Thomas Brachmann von Honda R&D Europe stellte dem am Wissenschaftsapéro anwesenden Publikum einen Personenwagen mit Elektroantrieb und Brennstoffzelle vor. Beim Modell «FCX» handelt es sich nicht etwa um einen Forschungsprototyp, sondern um ein in Kleinserie für den amerikanischen und japanischen Markt produziertes Coupé. Es ist nach strengen Tests für Japan und die USA zugelassen worden. Auch hier waren bisher nur wenige «Pioniere» bereit, für innovative und zukunftsträchtige Technologie wesentlich mehr zu bezahlen. «Dabei», so Brachmann, «hat die Brennstoffzelle das Potential, gesamtheitlich zur Lösung der Probleme, z.B. der Luftreinhaltung, beizutragen».

 

Publikum mit zurückhaltendem Interesse

Das Publikum zeigte im Anschluss an die Referate, dass es der Brennstoffzellentechnologie eher zurückhaltend gegenüber steht. Vor allem interessierte es sich für die Risiken, Wasserstoff in Fahrzeugen mitzuführen. Thomas Brachmann sieht ein «nicht grösseres Gefahrenpotential als bei mit Benzin betriebenen Fahrzeugen», sonst würde ein Auto die Zulassung nicht erhalten.

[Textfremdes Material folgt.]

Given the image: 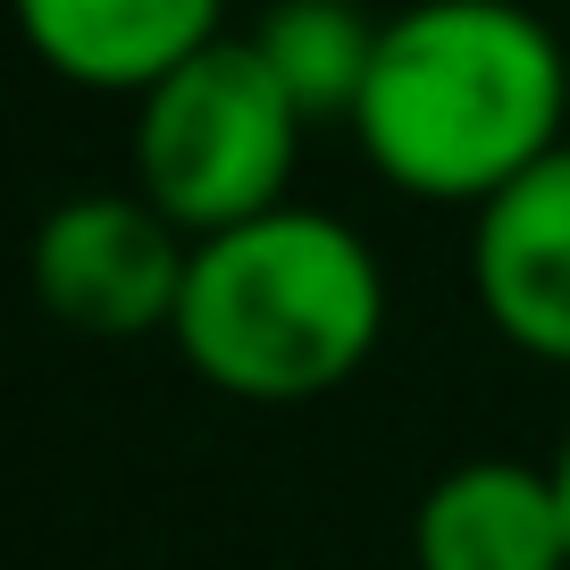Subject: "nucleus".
<instances>
[{"mask_svg": "<svg viewBox=\"0 0 570 570\" xmlns=\"http://www.w3.org/2000/svg\"><path fill=\"white\" fill-rule=\"evenodd\" d=\"M353 142L377 185L436 210L487 194L570 142V51L520 0H411L377 26Z\"/></svg>", "mask_w": 570, "mask_h": 570, "instance_id": "obj_1", "label": "nucleus"}, {"mask_svg": "<svg viewBox=\"0 0 570 570\" xmlns=\"http://www.w3.org/2000/svg\"><path fill=\"white\" fill-rule=\"evenodd\" d=\"M168 344L227 403H320L353 386L386 344V268L361 227L277 202L261 218L194 235Z\"/></svg>", "mask_w": 570, "mask_h": 570, "instance_id": "obj_2", "label": "nucleus"}, {"mask_svg": "<svg viewBox=\"0 0 570 570\" xmlns=\"http://www.w3.org/2000/svg\"><path fill=\"white\" fill-rule=\"evenodd\" d=\"M303 135H311V118L277 85L261 42L218 35L194 59H177L160 85L135 92L126 151H135V185L185 235H218V227L261 218L294 194Z\"/></svg>", "mask_w": 570, "mask_h": 570, "instance_id": "obj_3", "label": "nucleus"}, {"mask_svg": "<svg viewBox=\"0 0 570 570\" xmlns=\"http://www.w3.org/2000/svg\"><path fill=\"white\" fill-rule=\"evenodd\" d=\"M194 235L142 194H68L35 227V303L68 336H168Z\"/></svg>", "mask_w": 570, "mask_h": 570, "instance_id": "obj_4", "label": "nucleus"}, {"mask_svg": "<svg viewBox=\"0 0 570 570\" xmlns=\"http://www.w3.org/2000/svg\"><path fill=\"white\" fill-rule=\"evenodd\" d=\"M470 294L512 353L570 370V142L479 202Z\"/></svg>", "mask_w": 570, "mask_h": 570, "instance_id": "obj_5", "label": "nucleus"}, {"mask_svg": "<svg viewBox=\"0 0 570 570\" xmlns=\"http://www.w3.org/2000/svg\"><path fill=\"white\" fill-rule=\"evenodd\" d=\"M411 562L420 570H570V512L553 462L470 453L420 495L411 512Z\"/></svg>", "mask_w": 570, "mask_h": 570, "instance_id": "obj_6", "label": "nucleus"}, {"mask_svg": "<svg viewBox=\"0 0 570 570\" xmlns=\"http://www.w3.org/2000/svg\"><path fill=\"white\" fill-rule=\"evenodd\" d=\"M18 35L51 76L135 101L227 35V0H18Z\"/></svg>", "mask_w": 570, "mask_h": 570, "instance_id": "obj_7", "label": "nucleus"}, {"mask_svg": "<svg viewBox=\"0 0 570 570\" xmlns=\"http://www.w3.org/2000/svg\"><path fill=\"white\" fill-rule=\"evenodd\" d=\"M377 26L386 18H370L361 0H277L252 26V42L277 68V85L294 92V109L311 126H327V118H353L370 59H377Z\"/></svg>", "mask_w": 570, "mask_h": 570, "instance_id": "obj_8", "label": "nucleus"}, {"mask_svg": "<svg viewBox=\"0 0 570 570\" xmlns=\"http://www.w3.org/2000/svg\"><path fill=\"white\" fill-rule=\"evenodd\" d=\"M553 487H562V512H570V428H562V445H553Z\"/></svg>", "mask_w": 570, "mask_h": 570, "instance_id": "obj_9", "label": "nucleus"}]
</instances>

«Wieso wird auch heute noch für die Brennstoffzelle als Treibstoff auf fossile Energieträger gesetzt, obwohl diese immer knapper werden?», fragte ein Zuhörer. Die Brennstoffzelle erfülle die Forderung nach Nachhaltigkeit auch, wenn sie z.B. mit Biogas betrieben wird. Wasserstoff sei einfach noch nicht flächendeckend erhältlich. Die Energie zur Produktion stamme ausserdem aus fossilen Trägern, solange die Photovoltaik noch nicht ausreicht. Bis die Schwierigkeiten vielleicht in 50 Jahren gelöst sind, seien «Zwischenlösungen» gefragt.

 

Redaktion

Rémy Nideröst, Abt. Kommunikation, Tel.  +41 44 823 45 98,

 

Fachliche Auskünfte

Dr. Peter Holtappels, Tel. +41 44 823 41 29,

 

 

Was ist der Wissenschaftsapéro?

An den regelmässig stattfindenden Wissenschaftsapéros greift die Empa-Akademie fachlich und gesellschaftlich relevante Themen auf. Jeweils drei bis vier ReferentInnen aus Forschung, Politik und Wirtschaft präsentieren in ihren Vorträgen Ergebnisse und Absichten zu dem behandelten Thema. Anschliessend stehen sie auch den nicht mit dem Fach vertrauten Gästen entweder in der Diskussionsrunde oder beim Apéro Rede und Antwort.

Der nächste Wissenschaftsapéro findet statt am 5. Dezember 2005 zum Thema «Es rumpelt und kreischt – ist Eisenbahnlärm unvermeidlich?». Ort: Empa, Dübendorf, Zeit: 16.30 Uhr. Es ist keine Anmeldung erforderlich.